> [INSTRUCTION]
Identify every line in the material below that contains the word "farthest", treating uppercase and lowercase as different, and copy each of those lines in full.

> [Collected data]
___

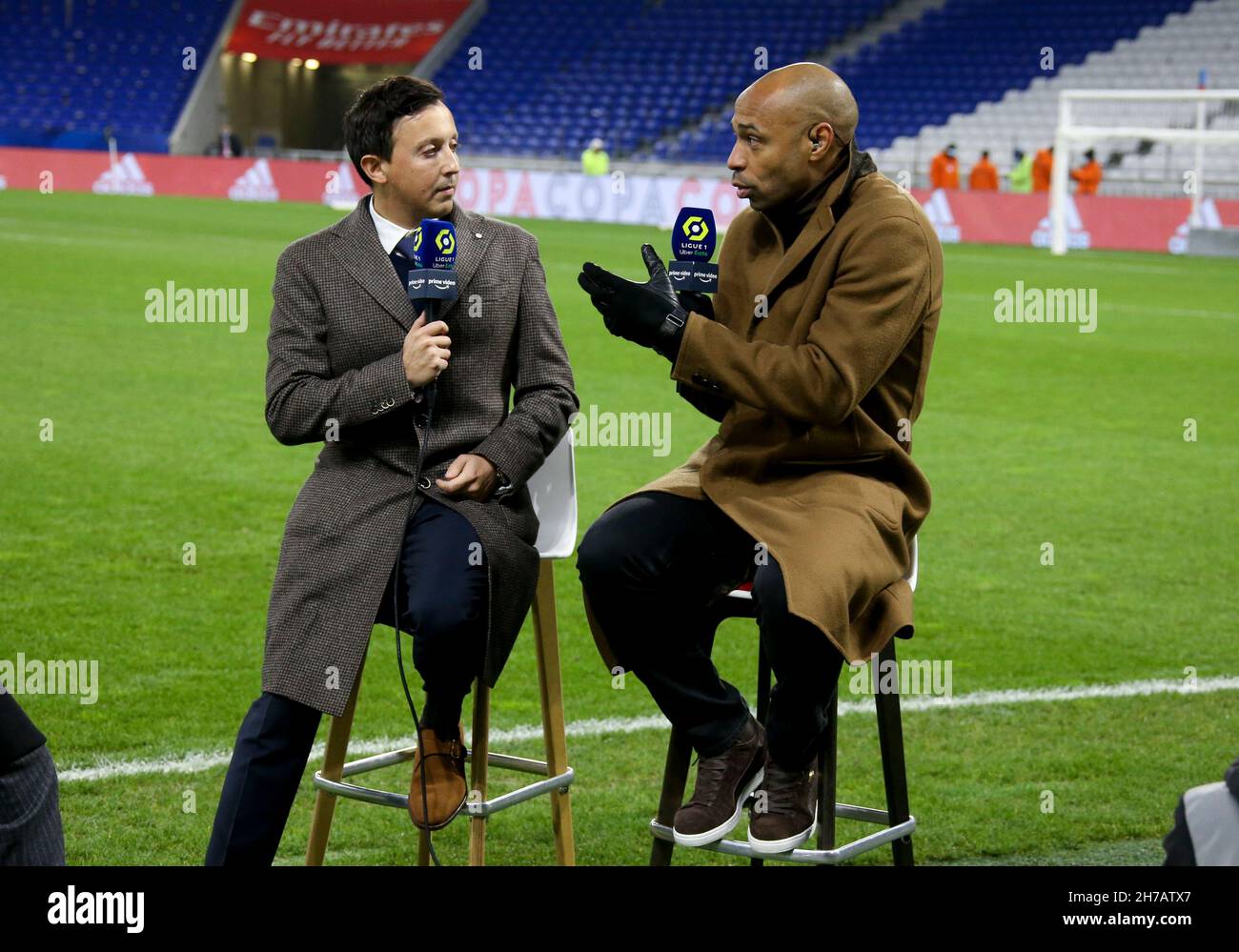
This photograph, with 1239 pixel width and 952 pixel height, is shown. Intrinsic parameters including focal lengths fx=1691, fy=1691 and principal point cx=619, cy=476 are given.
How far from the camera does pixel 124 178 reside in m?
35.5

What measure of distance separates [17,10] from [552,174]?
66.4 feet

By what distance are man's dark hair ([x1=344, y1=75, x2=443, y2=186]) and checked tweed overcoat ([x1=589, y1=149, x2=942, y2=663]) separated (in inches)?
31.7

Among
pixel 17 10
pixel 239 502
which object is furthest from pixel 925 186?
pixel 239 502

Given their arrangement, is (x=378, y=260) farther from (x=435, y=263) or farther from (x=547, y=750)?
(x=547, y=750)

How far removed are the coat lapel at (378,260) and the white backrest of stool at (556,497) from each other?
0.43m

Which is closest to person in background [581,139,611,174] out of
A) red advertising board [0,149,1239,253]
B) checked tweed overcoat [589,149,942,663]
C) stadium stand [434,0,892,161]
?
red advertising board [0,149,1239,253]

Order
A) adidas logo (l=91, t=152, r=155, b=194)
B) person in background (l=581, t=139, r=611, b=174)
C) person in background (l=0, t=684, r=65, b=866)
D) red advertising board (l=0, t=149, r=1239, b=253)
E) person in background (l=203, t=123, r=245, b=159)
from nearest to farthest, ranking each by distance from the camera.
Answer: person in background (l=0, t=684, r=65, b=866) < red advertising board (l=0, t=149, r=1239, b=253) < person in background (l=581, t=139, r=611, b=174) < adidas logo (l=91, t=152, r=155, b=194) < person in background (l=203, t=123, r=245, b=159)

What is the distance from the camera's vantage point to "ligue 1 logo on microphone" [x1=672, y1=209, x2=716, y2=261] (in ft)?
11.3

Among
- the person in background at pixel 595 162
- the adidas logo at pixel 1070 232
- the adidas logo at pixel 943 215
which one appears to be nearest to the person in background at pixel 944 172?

___

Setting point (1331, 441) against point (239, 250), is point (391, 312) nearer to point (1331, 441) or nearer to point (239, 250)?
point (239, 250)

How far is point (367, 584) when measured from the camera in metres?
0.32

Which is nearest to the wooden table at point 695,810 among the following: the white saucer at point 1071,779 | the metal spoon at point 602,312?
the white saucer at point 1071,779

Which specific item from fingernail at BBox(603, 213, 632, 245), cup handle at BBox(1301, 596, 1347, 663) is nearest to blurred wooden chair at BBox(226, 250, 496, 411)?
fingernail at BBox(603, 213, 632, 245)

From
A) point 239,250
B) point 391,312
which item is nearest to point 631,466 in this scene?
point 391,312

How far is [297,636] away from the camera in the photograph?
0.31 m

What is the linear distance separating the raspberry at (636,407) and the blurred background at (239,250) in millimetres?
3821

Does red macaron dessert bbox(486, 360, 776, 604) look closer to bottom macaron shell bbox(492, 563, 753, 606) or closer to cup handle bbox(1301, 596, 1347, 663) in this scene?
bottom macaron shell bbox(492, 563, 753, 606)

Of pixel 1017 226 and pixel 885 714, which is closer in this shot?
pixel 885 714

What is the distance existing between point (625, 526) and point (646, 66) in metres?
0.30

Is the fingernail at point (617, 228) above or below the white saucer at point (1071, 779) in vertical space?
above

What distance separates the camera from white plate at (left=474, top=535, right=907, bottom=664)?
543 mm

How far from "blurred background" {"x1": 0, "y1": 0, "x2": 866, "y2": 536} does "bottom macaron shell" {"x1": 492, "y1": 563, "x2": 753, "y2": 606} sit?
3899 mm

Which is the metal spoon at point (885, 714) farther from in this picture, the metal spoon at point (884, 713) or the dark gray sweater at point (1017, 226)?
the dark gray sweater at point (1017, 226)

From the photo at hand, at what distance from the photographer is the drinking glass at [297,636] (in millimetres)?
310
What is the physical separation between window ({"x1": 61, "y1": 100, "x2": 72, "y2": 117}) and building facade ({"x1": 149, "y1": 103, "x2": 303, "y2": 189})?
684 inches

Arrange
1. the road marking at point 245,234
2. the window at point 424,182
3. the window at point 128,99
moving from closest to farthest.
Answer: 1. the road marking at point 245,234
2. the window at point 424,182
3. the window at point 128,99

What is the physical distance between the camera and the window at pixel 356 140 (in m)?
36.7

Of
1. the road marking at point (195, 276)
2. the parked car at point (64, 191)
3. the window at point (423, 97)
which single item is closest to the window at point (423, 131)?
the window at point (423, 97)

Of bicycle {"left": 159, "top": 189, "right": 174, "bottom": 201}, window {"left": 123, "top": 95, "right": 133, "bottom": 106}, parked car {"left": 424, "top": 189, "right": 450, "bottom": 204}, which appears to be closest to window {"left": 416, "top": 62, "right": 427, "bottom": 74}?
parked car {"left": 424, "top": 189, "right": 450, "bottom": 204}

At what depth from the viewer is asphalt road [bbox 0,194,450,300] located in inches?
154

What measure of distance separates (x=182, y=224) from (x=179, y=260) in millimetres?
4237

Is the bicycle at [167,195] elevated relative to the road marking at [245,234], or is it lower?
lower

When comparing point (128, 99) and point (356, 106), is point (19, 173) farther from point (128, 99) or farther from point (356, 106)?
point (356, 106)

___

> [RIGHT ANSWER]
from nearest to farthest, ranking each by distance from the camera.
moving from closest to farthest.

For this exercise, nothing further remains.